***** Supplied data *****
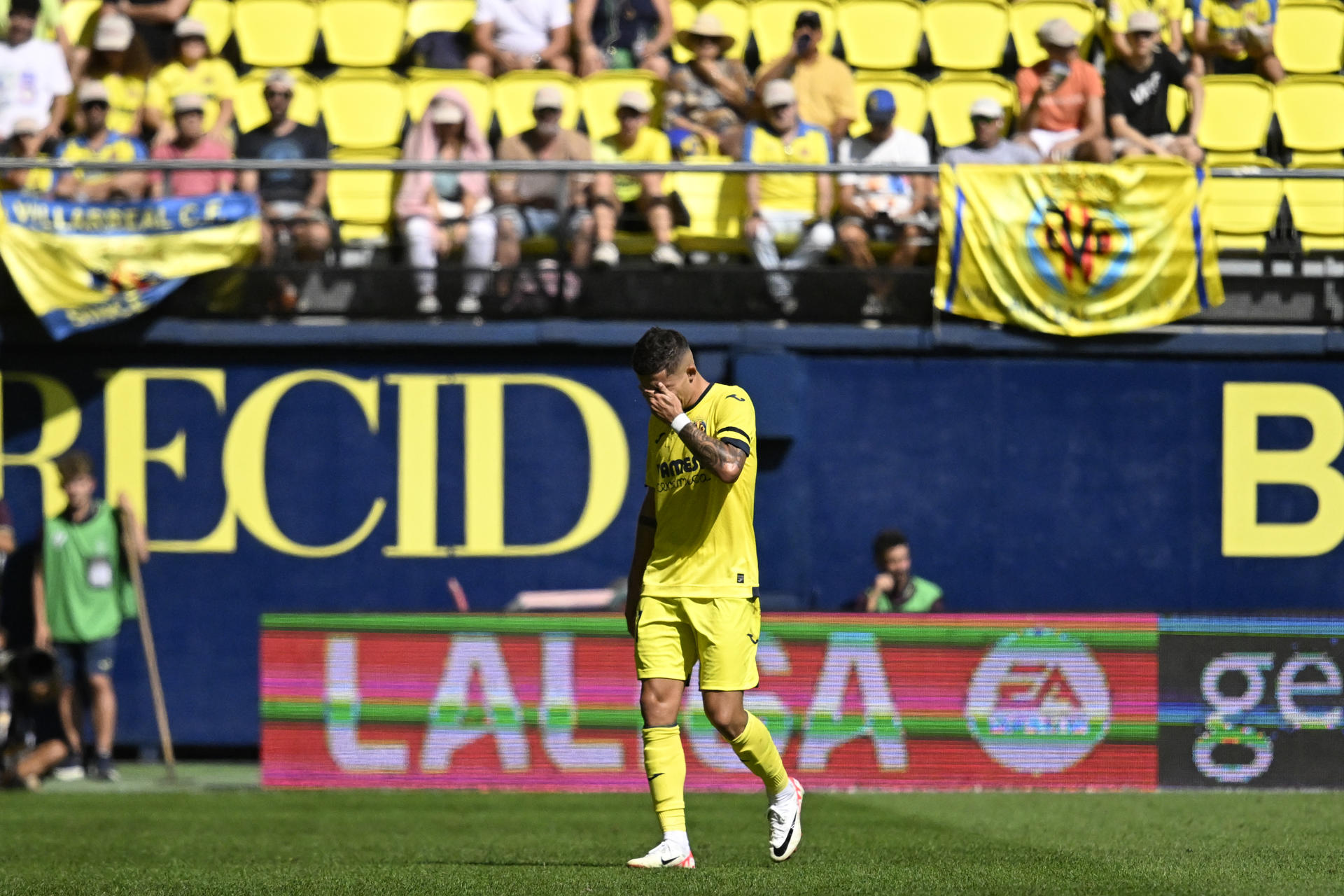 El centrocampista del Villarreal Jeremy Pino sale del campo durante el partido correspondiente a la jornada 9 de LaLiga disputado entre Villarreal y UD Las Palmas en el estadio de La Cerámica. EFE/Andreu Esteban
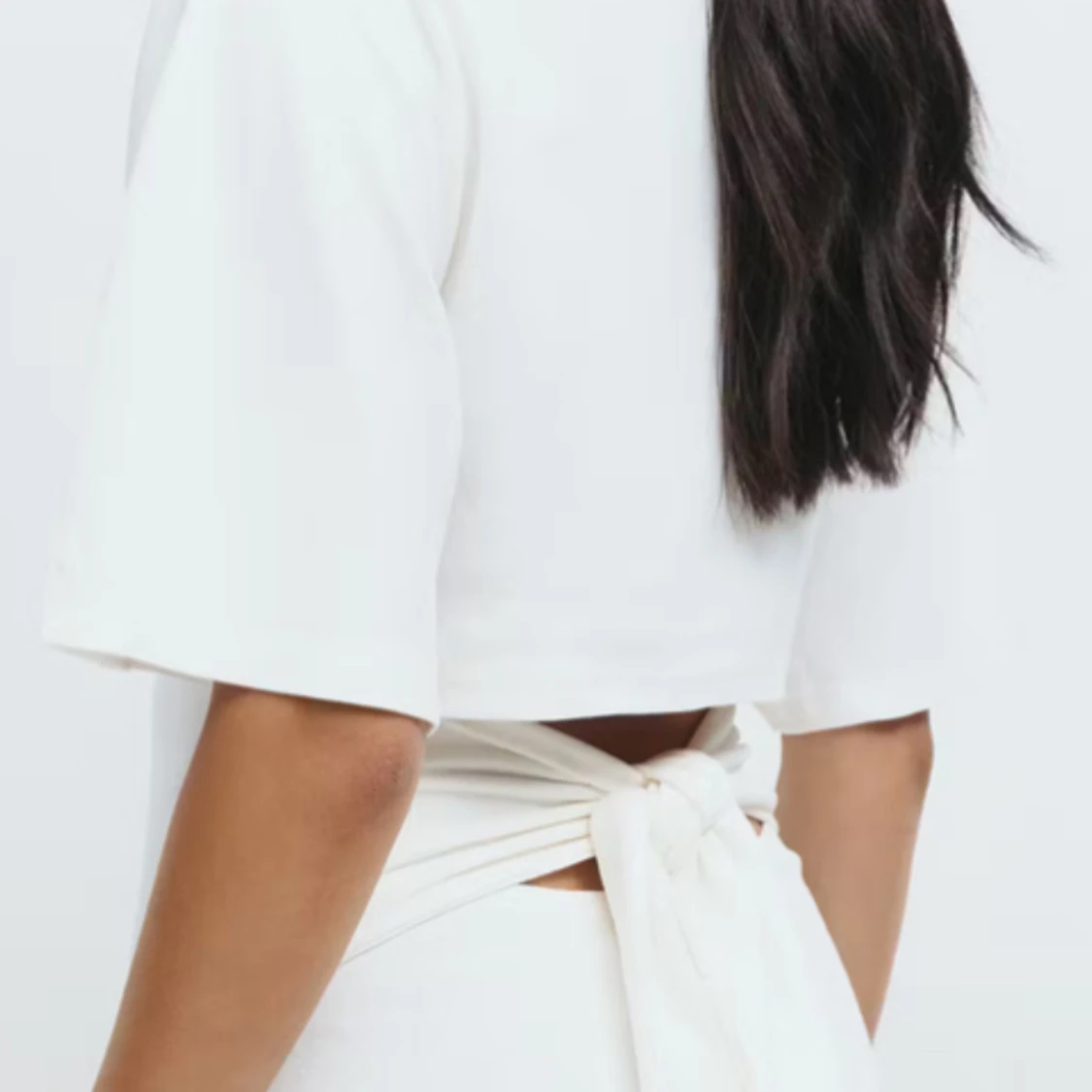 Vit kort omlottklänning med knyt - 2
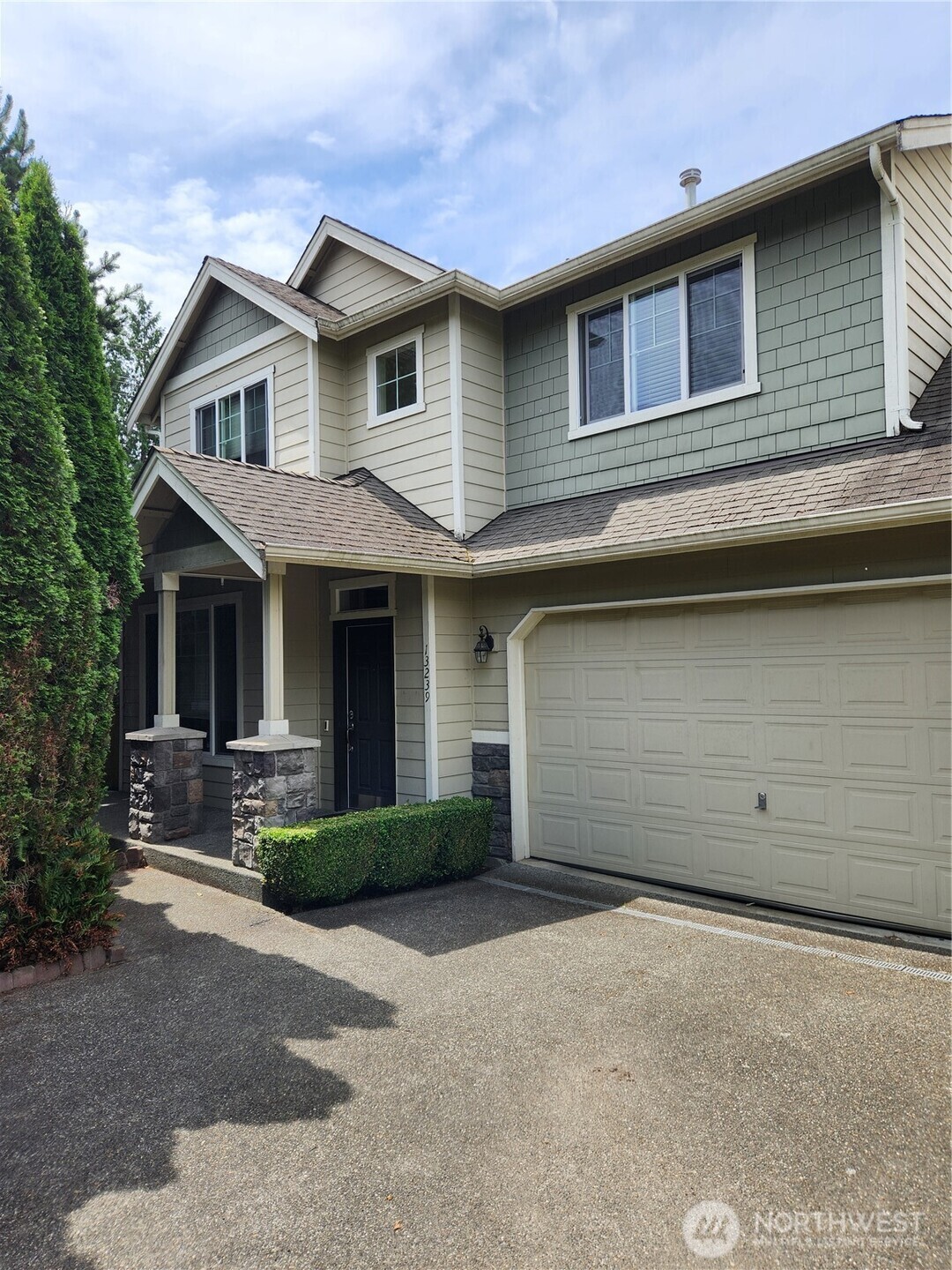 Property Photo: 13239 124th Court NE WA 98034
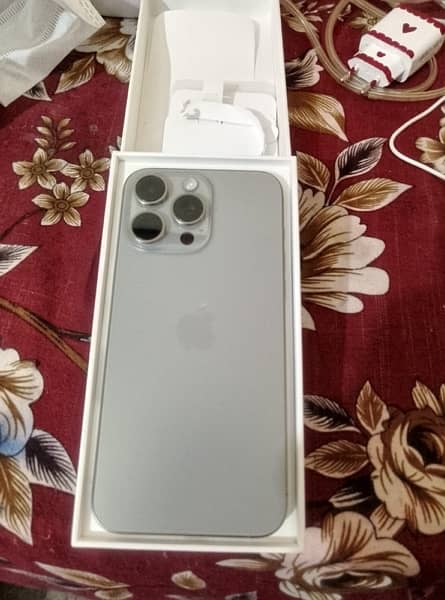 i phone 15 pro max natural titanium (jv) LLA like brand new 2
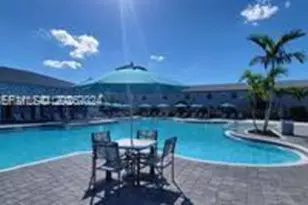 1010 SE 26th Ter, Homestead, FL 33035 - Photo 15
*****
*Required action*
Write out each of the records again word for word, leaving out the pictures.

*Solution for this exercise*
 El centrocampista del Villarreal Jeremy Pino sale del campo durante el partido correspondiente a la jornada 9 de LaLiga disputado entre Villarreal y UD Las Palmas en el estadio de La Cerámica. EFE/Andreu Esteban
 Vit kort omlottklänning med knyt - 2
 Property Photo: 13239 124th Court NE WA 98034
 i phone 15 pro max natural titanium (jv) LLA like brand new 2
 1010 SE 26th Ter, Homestead, FL 33035 - Photo 15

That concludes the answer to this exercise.